Humans or other potential viral hosts are constantly exposed to viruses, yet most viral exposure has no effect. However, many viruses that were once benign later become pathogens through a genetic change, which can occur by different mechanisms.
One common evolutionary process whereby viral genes change over time is called genetic drift, where individual bases in the DNA or RNA mutate to other bases. Most of these point mutations are "silent"—they do not change the protein that the gene encodes—but others can confer evolutionary advantages such as resistance to antiviral drugs.
The transformation of viruses from benign to pathogenic occurs via two additional processes more specific to viruses. Viral genomes are constantly mutating, producing new forms of these antigens. If one of these new forms of an antigen is sufficiently different from the old antigen, it will no longer bind to the receptors and viruses with these new antigens can evade immunity to the original strain of the virus. When such a change occurs, people who have had the illness in the past will lose their immunity to the new strain and vaccines against the original virus will also become less effective. Two processes drive the antigens to change: antigenic drift and antigenic shift (antigenic drift being the more common).

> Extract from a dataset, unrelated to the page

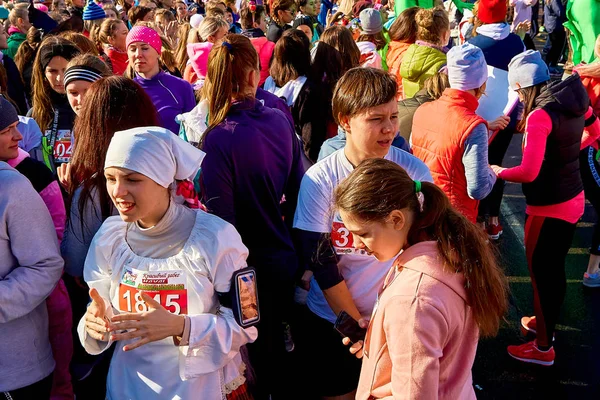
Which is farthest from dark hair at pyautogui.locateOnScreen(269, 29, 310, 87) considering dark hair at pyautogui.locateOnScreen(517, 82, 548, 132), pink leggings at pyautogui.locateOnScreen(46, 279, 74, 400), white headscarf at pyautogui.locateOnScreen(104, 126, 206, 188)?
white headscarf at pyautogui.locateOnScreen(104, 126, 206, 188)

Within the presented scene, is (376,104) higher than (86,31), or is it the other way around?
(376,104)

Antigenic drift is a mechanism for variation by viruses that involves the accumulation of mutations within the antibody-binding sites so that the resulting viruses cannot be inhibited as well by antibodies against previous strains, making it easier for them to spread throughout a partially immune population. Antigenic drift occurs in both influenza A and influenza B viruses. The rate of antigenic drift is dependent on two characteristics: the duration of the epidemic and the strength of host immunity. A longer epidemic allows for selection pressure to continue over an extended period of time and stronger host immune responses increase selection pressure for the development of novel antigens.
Alternatively, the change can occur by antigenic shift . Antigenic shift is a specific case of reassortment or viral shift that confers a phenotypic change; it is the process by which two or more different strains of a virus, or strains of two or more different viruses, combine to form a new subtype having a mixture of the surface antigens of the two or more original strains. The term is often applied specifically to influenza, as that is the best-known example, but the process also occurs with other viruses, such as the visna virus in sheep. When this happens with influenza viruses, pandemics might result.
Pathogen emergence by antigenic shift
This figure describes in detail how a virus that cannot infect a human can gain the ability to infect a human.
Antigenic shift occurs only in influenza A because it infects more than just humans. Affected species include other mammals and birds, giving influenza A the opportunity for a major reorganization of surface antigens. Influenza B and C principally infect humans, minimizing the chance that a reassortment will change its phenotype drastically.
For example, if a pig was infected with a human influenza virus and an avian influenza virus at the same time, an antigenic shift could occur, producing a new virus that had most of the genes from the human virus, but a hemagglutinin or neuraminidase from the avian virus. The resulting new virus would likely be able to infect humans and spread from person to person, but it would have surface proteins (hemagglutinin and/or neuraminidase) not previously seen in influenza viruses that infect humans, and therefore most people would have little or no immune protection. If this new virus causes illness in people and can be transmitted easily from person to person, an influenza pandemic can occur. The most recent 2009 H1N1 outbreak was a result of an antigenic shift and reassortment between human, avian, and swine viruses.